Fundamentally, USD took a hit from the US Advance GDP which reported a -0.9% drop compared to a 0.4% growth expected. Today, the Japanese economic data is mixed. The Retail Sales indicator reported a 1.5% growth versus the forecast figure of 2.8%, the Prelim Industrial Production surged by 8.9% versus 4.3%. The unemployment rate remained steady at 2.6% even if traders expected a potential drop to 2.5%. The Tokyo Core CPI rose by 2.3% exceeding the 2.2% growth forecasted.

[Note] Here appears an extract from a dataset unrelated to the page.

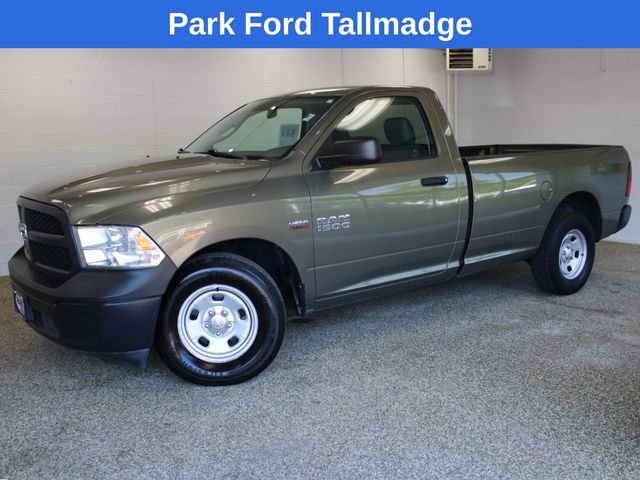 Used 2015 RAM 1500 Tradesman w/ Power & Remote Entry Group RWD image 1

Later, the Housing Starts and the Consumer Confidence indicators will be released as well. USD could be saved only by better than expected US figures. Core PCE Price Index, Revised UoM Consumer Sentiment, Personal Spending, Personal Income, and the Chicago PMI could change the sentiment.
USD/JPY Massive Sell-Off
As you can see on the H1 chart, USD/JPY dropped after retesting 135.56. I told you in yesterday's analysis that the pair could extend its sell-off as long as it stays under this level and after sliding below 135.23.
Now, it has stabilized below the descending pitchfork's median line (ml) which represented a downside obstacle. It has ignored the weekly S2 (133.52) signaling a further drop.
Failing to stay above the median line (ml) and dropping below the 134.19 level signaled more declines. This was seen as a short opportunity. Now, personally, I'll wait for the price to rebound before trying to go short again. It could come back to test and retest the S2 (133.52) or the median line (ml) before dropping deeper.
A rebound could bring new selling opportunities with a potential downside target at the lower median line (lml). The bias remains bearish as long as it stays under the median line (ml).